L’Europa avrebbe dovuto reagire al 2008 in altro modo e invece oggi ha accumulato un ritardo enorme. Interi pezzi dell’Unione, Spagna, Portogallo, Grecia e Italia, hanno visto distrutto il loro mercato interno che è anche il mercato interno europeo; colpa loro? Probabilmente sì, ma anche colpa di un’unione disfunzionale che ha consentito il surplus commerciale interno tedesco. In sostanza l’Europa è ricattabile e non riesce a cambiare. Allora la questione diventa come pensa di continuare a “fregare” gli Stati Uniti decidendo su questioni geopolitiche chiave in aperto contrasto. L’unica spiegazione è che tra i due contendenti la scelta sia caduta sulla Cina. O che si sia accettato che si prosegua verso quella direzione fino al punto di non ritorno. Una scelta che solleva qualche dubbio “politico” e persino “economico” perché il sistema cinese è molto più chiuso di quello americano che rimane più importante per gli europei.
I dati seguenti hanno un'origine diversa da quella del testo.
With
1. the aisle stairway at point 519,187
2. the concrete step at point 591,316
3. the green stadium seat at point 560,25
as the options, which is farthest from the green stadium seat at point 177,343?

Per l’Italia, storico alleato americano, non c’è alternativa che quella di seguire l’Europa verso la Cina se non uscendo dall’unione o rimanendo in posizione molto critica e scomoda dentro; uno scenario che oggi non vuole nessuno. La pena del contrappasso è quella di diventare una colonia europea perdendo pezzi di sovranità reale fino a cessioni impensabili. L’unica variabile è cosa faranno gli Stati Uniti, se mai rinsaviscono, di fronte allo scivolamento dell’Unione europea verso la Cina. Sempre ammesso che il processo di colonizzazione italiano non sia già finito o sia già irreversibile.